I-Cheng Chang received his B.S. degree in Nuclear Engineering in 1987, and his M.S. and Ph.D. degrees in Electrical Engineering in 1991 and 1999, respectively, all from the National Tsing Hua University, Hsinchu, Taiwan. In 1999, he joined Opto-Electronics & Systems Laboratories, Industrial Technology Research Institute, Hsinchu, Taiwan, as an engineer and project leader. In the autumn of 2003, he joined the Department of Computer Science and Information Engineering, National Dong Hwa University, Hualien, Taiwan, and he is currently an Assistant Professor. His research interests include image/video processing, computer vision and graphics, and multimedia system design. Dr. Chang received the Annual Best Paper Award from Journal of Information Science and Engineering in 2002, and the Research Awards from Industrial Technology Research Institute in 2002 and 2003. He is a Member of the IEEE and the IPPR of Taiwan, ROC.

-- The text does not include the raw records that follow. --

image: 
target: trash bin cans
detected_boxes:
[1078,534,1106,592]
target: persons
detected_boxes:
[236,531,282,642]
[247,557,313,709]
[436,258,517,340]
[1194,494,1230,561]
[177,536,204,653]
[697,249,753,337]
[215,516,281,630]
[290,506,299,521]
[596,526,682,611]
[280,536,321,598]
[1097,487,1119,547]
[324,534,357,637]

Shih-Yao Lin received his B.S. degree in Computer Science and Information Engineering from I-Shou University, Taiwan, in 2006, and his M.S. degree in Computer Science and Information Engineering from National Dong-Hwa University, Taiwan, in 2008, respectively. He pursues Ph.D. in Graduate Institute of Networking and Multimedia at National Taiwan University, Taiwan since 2008. His research interests include 3D human motion tracking, digital image processing and pattern recognition. He is a member of the IEEE.